Maintenant, voici comment vous sautez avec assez d’air pour réaliser votre astuce: vous modifiez le flux relatif d’eau sous vos pieds de manière à laisser un élan significatif vers le haut, qui constitue le chemin le moins résistant possible à la résolution de la tension générée. Creusez votre planche dans l’eau comme si une fronde chargée se retirait. Sans une poche pour la planche, la fronde n’a pas de poche à relever. Alors, quelle est cette poche? C’est un bord taillé sous la planche en utilisant le pied avant en avant, créant ainsi une cavité à basse pression. Le saut devient alors l’écoulement laminaire relatif de l’eau qui tombe soudainement face à une turbulence à haute pression, assurant la position de la planche sur tous les côtés horizontaux lorsque la force de votre bord sculpté chute au-dessous du plan de surface de -10 m de l’eau. Vous créez littéralement un « saut » ou une inclinaison graduée dans la surface de l’eau. En façonnant ce bord avec le pied avant, remplissez la cavité basse pression de ce bord avec le poids de votre position de 75 kg centrée sur le pied arrière de manière à épingler la longueur de la planche contre cette inclinaison graduée; à quel point la force de moment de nos constantes est redirigée le long d’un vecteur vertical où votre tour peut être exécuté avec une hauteur et une tension radiale suffisantes pour contrôler votre effort.

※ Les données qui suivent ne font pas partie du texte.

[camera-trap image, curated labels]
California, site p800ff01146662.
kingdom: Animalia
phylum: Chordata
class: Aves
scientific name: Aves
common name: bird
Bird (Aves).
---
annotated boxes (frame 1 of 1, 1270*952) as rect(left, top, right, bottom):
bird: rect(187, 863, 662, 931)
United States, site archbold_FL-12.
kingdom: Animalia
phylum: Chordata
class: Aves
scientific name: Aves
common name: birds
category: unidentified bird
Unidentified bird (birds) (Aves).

—- Vous pouvez sauter incroyablement facilement en utilisant uniquement le pied arrière — coup de poing dans le pied arrière pour créer la cavité qui vous fournit l’inclinaison graduée; et cela crée à la fois la poche et la tension nécessaire pour obtenir de l’air. En fait, le pied arrière joue un rôle primordial dans la répartition du poids chaque fois que vous sautez, sinon vous frappez à l’avant, et la turbulence affaisse la cavité autour du haut de la planche, et vous plantez une plante faciale. Mais sur un wakeboard de 1,43 m, vous réduisez considérablement la surface qui façonne et saisit l’eau lorsque la moitié supérieure est ignorée. La zone d’application du travail dans l’équation est donc limitée à l’espace situé au-dessous de la queue. Pour sortir de l’eau et le pousser sur un wakeskate, ou simplement des ollies sur des wakeskates ou des wakeboards, utilisez le pied arrière car les variables de mise en équivalence permettent un «point idéal» plus stable pour le saut. A partir de là, vous apprendrez à façonner un gradient plus grand et plus agressif en prêtant astucieusement de plus en plus de surface pour appliquer une force de travail contre le débit relatif de l’eau.

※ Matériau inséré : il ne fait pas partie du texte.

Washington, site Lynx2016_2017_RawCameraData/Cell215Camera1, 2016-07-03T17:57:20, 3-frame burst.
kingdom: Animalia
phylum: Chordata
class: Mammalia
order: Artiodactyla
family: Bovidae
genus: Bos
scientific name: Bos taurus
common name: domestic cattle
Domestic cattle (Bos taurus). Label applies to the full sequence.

Que vous soyez météo ou non, cela dépend de votre capacité à maintenir toute l’énergie potentielle que vous avez générée, assez longtemps pour façonner la cavité qui vous permet de réaliser cette énergie en hauteur et de la maîtriser.

Certes, je veux dire – j’ai le sentiment que c’est une analyse assez complète des variables à prendre en compte et de la manière dont elles interagissent. BUTTTTTTTT – J’aimerais beaucoup que quelqu’un applique des nombres aux variables pertinentes et calcule les limites de ces interactions.